The coded rules to express a Chinese character can be seen from Table 1 in [18]. Taking the Chinese character “huang” (yellow) for instance, the pronunciation is formed by the fast sounding of basic initial consonant code “h” (right hand, “ASLB” with a horizontal orientation) and the basic final consonant code “uang” (left hand, “ASLW” with a horizontal orientation). It is expressed by the first execution of phonology-coded gestures using both hands. However, common characters “huang” (empire), “huang” (yellow), and “huang” (lie) share the same pronunciation “huang” but can be distinguished from the fore and the end radicals, as seen in [18]. These radicals are expressed by the second execution of radical-coded gestures using both hands. Thereby, two executions of coded gestures can determine one Chinese character. By representing Chinese characters one-by-one based on the defined coded gestures, a word or a complete sentence can be formed to express a specific meaning. It can be seen from Figure 1 that all the coded gestures are somewhat static and will not be influenced when the same character is expressed in different words or different sentences.

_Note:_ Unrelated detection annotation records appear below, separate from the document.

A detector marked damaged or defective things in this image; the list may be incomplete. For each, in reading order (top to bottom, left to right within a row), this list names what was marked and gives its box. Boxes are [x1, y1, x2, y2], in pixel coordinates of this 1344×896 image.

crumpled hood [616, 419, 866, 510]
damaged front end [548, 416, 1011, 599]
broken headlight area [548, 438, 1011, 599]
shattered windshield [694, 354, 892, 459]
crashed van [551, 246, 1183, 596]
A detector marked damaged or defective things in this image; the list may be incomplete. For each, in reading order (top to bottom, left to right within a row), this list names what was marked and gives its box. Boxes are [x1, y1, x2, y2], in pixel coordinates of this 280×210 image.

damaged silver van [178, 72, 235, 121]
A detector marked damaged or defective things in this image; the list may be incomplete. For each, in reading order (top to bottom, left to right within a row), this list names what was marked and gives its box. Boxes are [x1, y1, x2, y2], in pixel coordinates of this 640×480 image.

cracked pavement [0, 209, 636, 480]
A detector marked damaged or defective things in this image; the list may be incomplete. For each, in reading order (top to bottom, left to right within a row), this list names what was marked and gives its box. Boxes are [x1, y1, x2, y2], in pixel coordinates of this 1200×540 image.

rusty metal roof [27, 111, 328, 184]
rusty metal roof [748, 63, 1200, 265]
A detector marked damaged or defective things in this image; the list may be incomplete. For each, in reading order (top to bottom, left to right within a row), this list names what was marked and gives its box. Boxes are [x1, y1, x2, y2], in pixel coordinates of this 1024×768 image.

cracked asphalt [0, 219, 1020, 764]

Meanwhile, the number of the coded gestures is limited and constant, which are relatively simply designed so that the standardization of them becomes much easier. Consequently, the most important thing is to recognize the 13 hand shapes with 3 different orientations for this version of CSL including relatively static gestures without the careful consideration of movement epenthesis (ME) problem.


ClassifierLDASVMKNN

values5.52e − 162.48e − 132.62e − 16

This paper aims to develop an orientation-sensitive and robust feature to represent the above CSL gestures that are executed with different number of stretching-out fingers and different orientations. The main contributions of this paper can be summarized into the following two aspects:(1)We propose an orientation-sensitive feature extraction approach based on the distances between the palm center and the key points of the hand contour for CSLR. The key points are extracted by considering the information of stretching-out fingers. The proposed features are capable of representing different orientations of the same gesture shape, as well as characterizing the spatial distribution of stretching-out fingers with the same number but different hand shapes.(2)We introduce a DTW-based feature mapping method to further improve the recognition accuracy. The feature mapping method calculates the DTW distances between the current sample and a set of reference samples covering all categories of gestures, aiming to improve the effectiveness of feature representation. To the best of our knowledge, it is the first time that the DTW algorithm is employed for feature mapping in visual recognition problems.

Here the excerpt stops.